Bühne frei für den verrückten Professor aus Kanada. Das Publikum wurde noch während des Soundchecks vor verschlossenem Vorhang ungeduldig und dichter, und hier und da sah man schon vereinzelt die Köpfe zu den im Soundcheck angespielten Songs bangen. Devin, der mitten aus der nächsten Strapping-Produktion extra für dieses Festival nach Europa kam, stellte die "DTB" dann als demokratisch abstimmende Band mit ihm als Prime-Minister vor und kündigte etwas "guitar noise and such shit" an. Noise? Nee. Es gab ausschließlich die feinen ruhigen Titel, die dahinfließen wie eine Landschaftsaussicht bis zum Horizont und zum Eintauchen einladen. Keine SYL-Titel, nichts von der ebenfalls recht harten Physicist. Stattdessen startete man bombastisch mit Truth in den Set. Devin wirkte im Vergleich zur letzten Tour (im Kölner Prime Club - Review hier auf Bleeding) recht klar und pflegte die üblich wirre Kommunikation mit dem Publikum (die genaue Erklärung seiner "Haarpflege" war allerdings etwas zu hoch für mich). Dafür hob er bei seinen Soli mit den typisch megagroßen Intervallen mit geschlossenen Augen immer derart in höhere Sphären ab, dass man dachte, er solle sich besser am Boden anbinden, bevor er schwebend wie ein Kirmesballon an der Hallendecke hängt... Wahrscheinlich um Kosten zu sparen war die DTB mit minimalem Equipment angereist. Einige Chorparts kamen komplett vom Sequenzer, und als Devin eine Saite riss ("I destroyed my wanker machine"), musste er auf Alchemist-Equipment ausweichen. Ebenfalls nicht so recht zufrieden war Ryan mit dem zur Verfügung stehenden Drumkit, welches rasch aufgebaut und mit getriggerter Bassdrum sicher nicht die spielerische Vielfalt erlaubt, wie die gewohnte Schießbude von daheim.
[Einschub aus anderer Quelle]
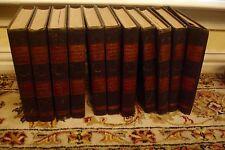 11 BOOK SET 1929 COMPLETE & LOOSE LEAF REVISION PROGRESSIVE REFERENCE LIBRARY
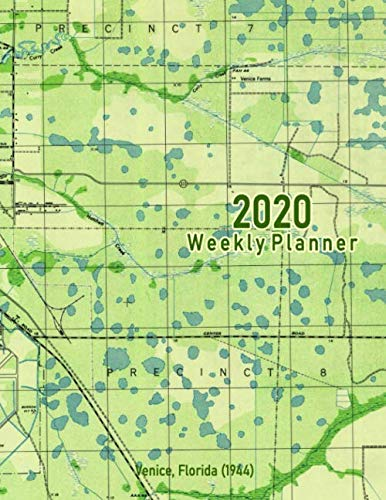 2020 Weekly Planner: Venice, Florida (1944): Vintage Topo Map Cover (Map Venice Antique Of)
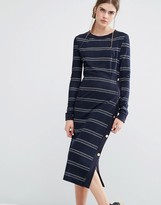 Baum und Pferdgarten Jana Jersey Midi Dress in Stripe with Button Detail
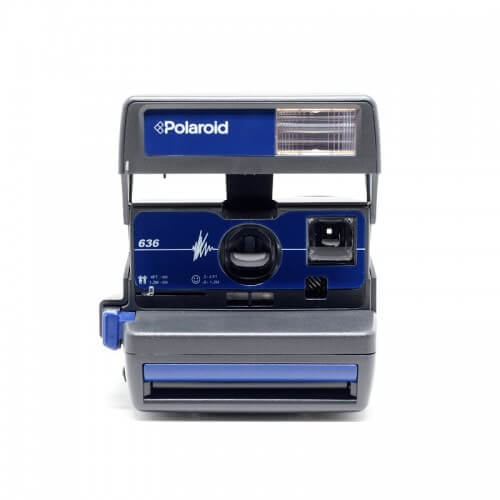 Polaroid_636_Blue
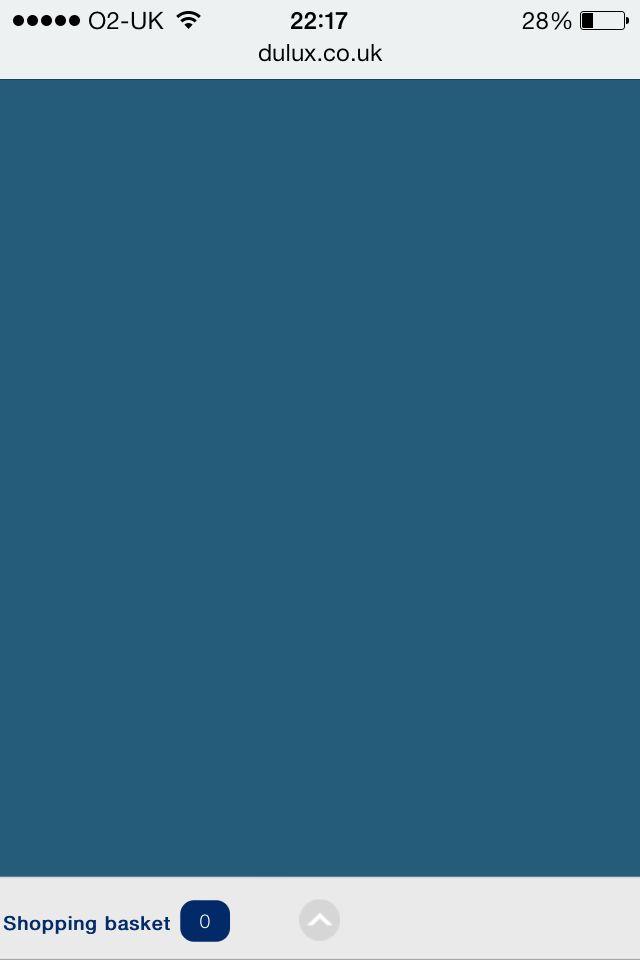 Hallway Colour Dulux Venetian Blue Kitchen Colour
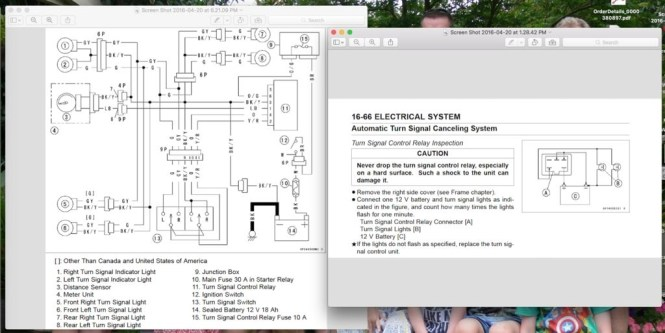 Cube With An 8 Pin Relay Wiring Diagrams. 8 Pin Time Delay Relay ...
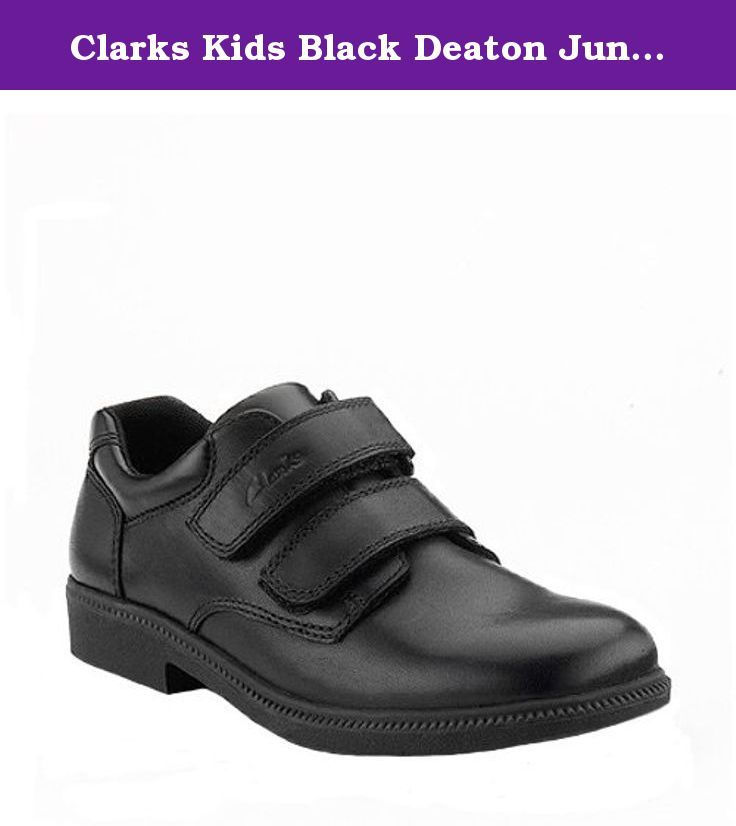 Clarks Kids Black Deaton Junior 1.0 X-Wide US Big Kid. Boys' school shoes in black leather with a simple toe shape design, plain leather uppers, and no-fuss adjustable riptape fastening. Available in whole and half sizes and a range of width fittings.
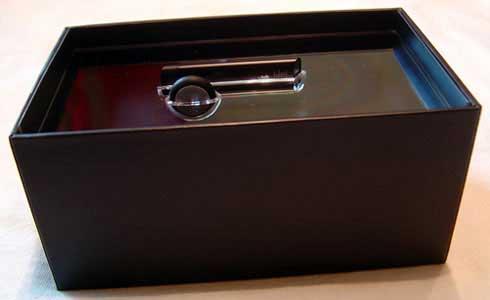 iPhone Bluetooth In Box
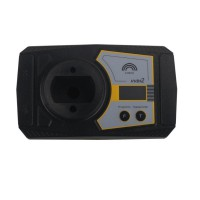 Promotion! Original Xhorse VVDI2 Commander Key Programmer With Basic, BMW and OBD Functions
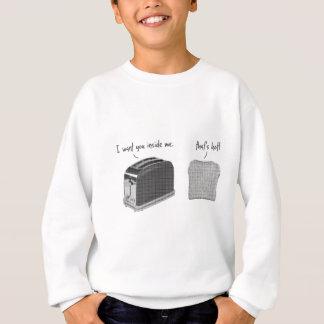 I Want You Inside Me Sweatshirt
Die Setlist bot für denjenigen, der die letzte Tour gesehen hat, wenig Überraschungen. Meine persönlichen Höhepunkte waren das epische Earthday sowie Away und natürlich Devins magischer Solopart. Den einzigen Moshpit des Tages erzeugte die Devin Townsend Band mit "Bad Devil", wo auch die ansonsten recht zurückhaltenden Begleitmusiker endlich mal etwas aus sich rausgingen. Vor allem Basser Mike poste mit seinem Edel-Designer-Iro was das Zeug hielt. Selbstverständlich wollte das Publikum mehr, und so kehrten die Kanadier wieder auf die Bretter zurück und boten uns nach zwei Zugaben am Ende von "Slow Me Down" noch eine genial-verrückte Verabschiedung in Form einer Powermetal-Verarsche, die zum Höhepunkt mit einer witzigen Kindermelodie endete.

Eine klasse, aber bis auf Devin schon fast zu routinierte Vorstellung, die auch soundtechnisch im Gegensatz zu Alchemist etwas zurückstecken musste. Nichtsdestotrotz ist die Musik über jeden Zweifel erhaben, und auch die Aktion, extra für dieses kleine Non-Profit-Festival nach Europa rüberzukommen, hat der Band mächtig Sympathiepunkte eingebracht. Band glücklich, Publikum glücklich, was will man mehr?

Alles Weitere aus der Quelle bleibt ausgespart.